Modeling and optimization of functionally graded plates under thermo-mechanical load using isogeometric analysis and adaptive hybrid evolutionary firefly algorithm

Abstract

The paper presents an effective numerical approach for modeling and optimizing the ceramic volume fraction distribution of functionally graded (FG) plates in the thermo-mechanical environment. Ceramic volume fraction design variables at control points whose coordinates are located along the plate thickness by Greville abscissae are used to describe the material distribution using the B-spline basis functions. Continuously altering macroscopic material properties can therefore be easily captured by selecting a proper order of these B-spline functions without any extra terms.
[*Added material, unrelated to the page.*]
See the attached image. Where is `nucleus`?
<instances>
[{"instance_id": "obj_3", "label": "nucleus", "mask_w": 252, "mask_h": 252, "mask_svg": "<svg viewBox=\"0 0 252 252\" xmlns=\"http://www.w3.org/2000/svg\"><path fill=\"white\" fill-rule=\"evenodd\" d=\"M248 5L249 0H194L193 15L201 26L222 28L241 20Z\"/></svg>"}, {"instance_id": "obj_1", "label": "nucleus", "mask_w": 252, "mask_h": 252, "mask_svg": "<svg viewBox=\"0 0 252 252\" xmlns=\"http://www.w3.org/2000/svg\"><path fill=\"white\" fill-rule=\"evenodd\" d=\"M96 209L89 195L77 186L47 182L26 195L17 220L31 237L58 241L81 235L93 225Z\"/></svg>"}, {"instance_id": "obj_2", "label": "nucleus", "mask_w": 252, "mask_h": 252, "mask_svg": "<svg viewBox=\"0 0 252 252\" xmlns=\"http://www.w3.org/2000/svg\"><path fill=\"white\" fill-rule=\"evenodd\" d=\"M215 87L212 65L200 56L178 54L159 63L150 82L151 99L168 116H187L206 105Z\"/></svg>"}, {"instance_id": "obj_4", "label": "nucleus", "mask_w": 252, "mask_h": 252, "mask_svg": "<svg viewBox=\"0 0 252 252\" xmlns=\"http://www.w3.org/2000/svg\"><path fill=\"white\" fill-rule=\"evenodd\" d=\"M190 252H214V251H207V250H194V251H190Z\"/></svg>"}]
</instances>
The temperature-dependent material properties are then evaluated by either the rule of mixture or the Mori-Tanaka scheme. A non-uniform rational B-splines (NURBS)-based isogeometric finite element model associated with the third-order shear deformation theory (TSDT) is utilized for the static analysis of the FG plates. A recently proposed adaptive hybrid evolutionary firefly algorithm (AHEFA) is employed to solve compliance minimization problems with volume constraints. This algorithm effectively enhances the trade-off between the global and local search abilities, the solution accuracy and the convergence speed are thus improved dramatically. Several numerical examples are examined to confirm the effectiveness and robustness of the present method.